“Son 15 yılda önemli gelişmeler oldu. Bunlardan bir tanesi kültürel çatışmalar alanıdır. Bu alanda bir sentez dalgası üredi. Farklı kimlikler hem kendi içlerinde hem kendi aralarında konuştular. Kimlikler içi ve kimlikler arası konuşma çatışma kadar etkileşimi de önemli ölçüde devreye soktu. Bugün geldiğimiz noktada kimlik meselesi hayatımızın sabit unsurlarından biri olmayı sürdürmekle birlikte düne oranla daha az çatışmacı bir duruma işaret ediyor.”
2021 mevcut ittifaka ne kattı? 1. Milliyetçilik ile ekonomiyi Türkiye’de ilk defa iç içe soktu. 2. Milliyetçi ve muhafazakâr kesimlere yeni bir gelecek tasavvuru aktarmaya başladı. 3. İktidardaki mevcut siyasi ittifak üzerine sorulması gereken yeni sorular ortaya çıktı. 2021 Türkiye’yi ciddi bir yol ayrımına getirdi, 2022’de bu resim tamamlanacak. Eğer siyasi iktidar ya da iktidar bloğu önümüzdeki dönemi kazanır ve bu söylemi siyaset başarısına, seçim başarısına dönüştürebilirse nasıl bir Türkiye’de yaşadığımız yukarıda sorduğum 3 soru ile doğrudan ilişkili olacaktır. Bunun ihtimali nedir? Az bir ihtimal değil.

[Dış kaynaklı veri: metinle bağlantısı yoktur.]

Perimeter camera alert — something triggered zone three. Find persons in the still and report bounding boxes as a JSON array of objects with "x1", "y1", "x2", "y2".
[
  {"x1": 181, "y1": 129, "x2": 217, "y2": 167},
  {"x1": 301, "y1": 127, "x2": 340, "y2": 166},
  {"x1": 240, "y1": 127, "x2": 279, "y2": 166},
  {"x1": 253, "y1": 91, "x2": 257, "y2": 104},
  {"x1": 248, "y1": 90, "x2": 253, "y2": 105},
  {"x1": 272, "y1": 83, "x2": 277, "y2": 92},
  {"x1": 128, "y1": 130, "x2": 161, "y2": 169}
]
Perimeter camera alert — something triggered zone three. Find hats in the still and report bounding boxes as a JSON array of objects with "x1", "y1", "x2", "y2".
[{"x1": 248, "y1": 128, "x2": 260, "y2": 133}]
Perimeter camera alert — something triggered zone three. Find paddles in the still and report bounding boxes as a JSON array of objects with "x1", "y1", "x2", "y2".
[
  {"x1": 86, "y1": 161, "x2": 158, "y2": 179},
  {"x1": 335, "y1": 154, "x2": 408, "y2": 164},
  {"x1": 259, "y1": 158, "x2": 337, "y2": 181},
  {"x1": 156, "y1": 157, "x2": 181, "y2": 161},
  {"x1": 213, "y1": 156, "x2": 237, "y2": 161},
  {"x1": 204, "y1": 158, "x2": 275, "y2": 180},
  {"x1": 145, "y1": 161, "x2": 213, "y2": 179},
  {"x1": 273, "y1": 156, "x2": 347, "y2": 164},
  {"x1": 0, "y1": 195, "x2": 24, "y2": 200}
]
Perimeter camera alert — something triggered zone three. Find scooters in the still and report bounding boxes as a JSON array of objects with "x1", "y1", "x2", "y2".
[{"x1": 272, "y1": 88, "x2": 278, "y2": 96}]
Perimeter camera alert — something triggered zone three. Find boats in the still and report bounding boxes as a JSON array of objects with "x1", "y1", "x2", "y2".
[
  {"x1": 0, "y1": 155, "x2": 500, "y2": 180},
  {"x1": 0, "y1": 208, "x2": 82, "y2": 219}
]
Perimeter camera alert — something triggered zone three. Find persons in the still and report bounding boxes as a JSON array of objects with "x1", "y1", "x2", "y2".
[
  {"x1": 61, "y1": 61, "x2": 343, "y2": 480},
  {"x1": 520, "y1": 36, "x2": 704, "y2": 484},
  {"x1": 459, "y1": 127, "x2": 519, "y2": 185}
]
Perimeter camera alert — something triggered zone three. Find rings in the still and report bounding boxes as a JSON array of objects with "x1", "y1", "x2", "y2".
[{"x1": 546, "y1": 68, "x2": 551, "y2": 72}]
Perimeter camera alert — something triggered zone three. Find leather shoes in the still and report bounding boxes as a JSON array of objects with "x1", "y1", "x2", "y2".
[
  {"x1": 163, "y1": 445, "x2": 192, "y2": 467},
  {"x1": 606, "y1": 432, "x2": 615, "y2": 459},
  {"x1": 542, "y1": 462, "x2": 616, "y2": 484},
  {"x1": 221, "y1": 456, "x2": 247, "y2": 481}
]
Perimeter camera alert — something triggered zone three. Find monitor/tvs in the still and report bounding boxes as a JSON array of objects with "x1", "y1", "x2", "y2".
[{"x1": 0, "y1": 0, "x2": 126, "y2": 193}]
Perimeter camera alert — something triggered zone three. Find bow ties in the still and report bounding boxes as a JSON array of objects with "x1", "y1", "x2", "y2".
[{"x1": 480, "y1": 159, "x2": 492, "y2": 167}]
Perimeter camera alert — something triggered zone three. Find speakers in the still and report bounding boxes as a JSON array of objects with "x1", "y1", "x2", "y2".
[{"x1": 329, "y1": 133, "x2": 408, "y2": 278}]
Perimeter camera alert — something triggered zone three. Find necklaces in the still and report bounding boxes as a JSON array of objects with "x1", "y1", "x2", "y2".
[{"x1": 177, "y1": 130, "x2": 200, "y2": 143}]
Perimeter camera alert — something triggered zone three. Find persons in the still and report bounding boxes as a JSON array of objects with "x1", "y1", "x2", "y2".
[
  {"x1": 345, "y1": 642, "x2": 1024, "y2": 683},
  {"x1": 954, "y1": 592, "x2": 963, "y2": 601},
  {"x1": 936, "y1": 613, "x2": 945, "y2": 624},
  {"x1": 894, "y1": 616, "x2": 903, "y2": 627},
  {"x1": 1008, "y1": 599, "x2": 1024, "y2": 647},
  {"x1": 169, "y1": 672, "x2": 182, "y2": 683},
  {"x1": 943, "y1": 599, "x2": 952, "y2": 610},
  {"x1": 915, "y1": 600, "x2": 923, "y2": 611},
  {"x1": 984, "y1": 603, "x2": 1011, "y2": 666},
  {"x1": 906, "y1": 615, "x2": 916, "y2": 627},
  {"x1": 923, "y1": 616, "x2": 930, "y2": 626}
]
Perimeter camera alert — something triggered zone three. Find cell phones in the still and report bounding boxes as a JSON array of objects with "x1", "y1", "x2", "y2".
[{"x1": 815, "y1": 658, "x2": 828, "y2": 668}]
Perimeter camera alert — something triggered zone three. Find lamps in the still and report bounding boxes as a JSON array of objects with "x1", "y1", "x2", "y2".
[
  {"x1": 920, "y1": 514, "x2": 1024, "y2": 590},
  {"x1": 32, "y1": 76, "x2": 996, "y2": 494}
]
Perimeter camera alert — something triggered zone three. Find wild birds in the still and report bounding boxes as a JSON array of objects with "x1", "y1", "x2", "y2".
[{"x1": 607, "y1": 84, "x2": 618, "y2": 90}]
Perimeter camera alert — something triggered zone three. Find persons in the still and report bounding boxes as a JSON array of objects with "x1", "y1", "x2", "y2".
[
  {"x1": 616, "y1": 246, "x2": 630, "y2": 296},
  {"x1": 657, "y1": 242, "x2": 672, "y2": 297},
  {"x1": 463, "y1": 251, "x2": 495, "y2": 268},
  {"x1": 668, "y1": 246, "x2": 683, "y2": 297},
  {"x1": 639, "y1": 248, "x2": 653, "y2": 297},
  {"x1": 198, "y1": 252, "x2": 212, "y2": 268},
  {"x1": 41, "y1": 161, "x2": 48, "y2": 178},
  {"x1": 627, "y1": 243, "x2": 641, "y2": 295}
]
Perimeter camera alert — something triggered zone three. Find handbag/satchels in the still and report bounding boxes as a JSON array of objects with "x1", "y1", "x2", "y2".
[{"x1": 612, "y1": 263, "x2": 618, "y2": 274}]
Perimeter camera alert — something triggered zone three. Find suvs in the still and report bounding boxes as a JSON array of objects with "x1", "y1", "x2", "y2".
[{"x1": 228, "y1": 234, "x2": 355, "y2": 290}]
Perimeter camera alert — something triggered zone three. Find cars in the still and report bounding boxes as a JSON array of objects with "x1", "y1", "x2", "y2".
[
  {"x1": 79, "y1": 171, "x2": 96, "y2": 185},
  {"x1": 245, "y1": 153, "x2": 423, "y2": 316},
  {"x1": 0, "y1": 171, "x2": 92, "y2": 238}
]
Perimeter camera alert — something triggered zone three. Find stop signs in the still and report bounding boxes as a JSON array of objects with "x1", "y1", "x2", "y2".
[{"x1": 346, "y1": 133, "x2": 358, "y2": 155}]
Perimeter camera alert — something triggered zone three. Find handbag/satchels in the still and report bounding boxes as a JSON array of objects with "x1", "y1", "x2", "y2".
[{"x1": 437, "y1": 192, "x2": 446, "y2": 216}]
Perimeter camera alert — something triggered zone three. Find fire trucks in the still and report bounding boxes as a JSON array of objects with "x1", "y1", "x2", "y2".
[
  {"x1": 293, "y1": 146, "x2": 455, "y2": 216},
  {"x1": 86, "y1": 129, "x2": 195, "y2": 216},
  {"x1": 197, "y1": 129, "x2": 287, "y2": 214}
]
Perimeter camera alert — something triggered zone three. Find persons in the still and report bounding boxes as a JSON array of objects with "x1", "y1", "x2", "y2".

“Muhalefet mevcut krizi, onun da ötesinde Türkiye’yi nasıl bir çerçevede kuşatarak seçimlere doğru gidecek? Muhalefet içi tartışmalara baktığımız zaman iki ana eksen oluşmaya başladığını görüyoruz. Bunlardan biri daha kişi merkezli bir tartışma. Diğer tartışma ekseni ise ‘kolektif bir program’ hamlesi olarak karşımıza çıkıyor.”
2016 rejimi Erdoğan iktidarını irrasyonaliteden, rasyonel bir yeni anlatıya doğru taşırken, bugün gelmiş olduğumuz nokta, bu bakımından yeni sorular getiriyor. Erdoğan ekonomik bir sahada, globalleşmiş ekonomi düzeni içinde attığı yeni irrasyonel adımlarla ülkesini ve kendisini tehlikeli bir yere sürüklüyorsa şunu söyleyebiliriz: Karşımızda yeni bir irrasyonel dalga bulunuyor. Erdoğan bunu milliyetçi yerli-milli hikâyesinin içine yerleştiriyor.
Serbest TV’de yayımlanan Ali Bayramoğlu’yla Bugünler programının bu haftaki bölümünde: “Ana hatları itibariyle karşımıza çıkan manzara; popülist bir iktidar karşısında, onu yenebilmek için popülist istikamette giden bir muhalif çizginin varlığı. Mesela İmamoğlu mesela Yavaş gibi isimler Tayyip Erdoğan’ı yenebilecekleri duygusu verdikleri için bir cazibe merkezi oluyorlar.”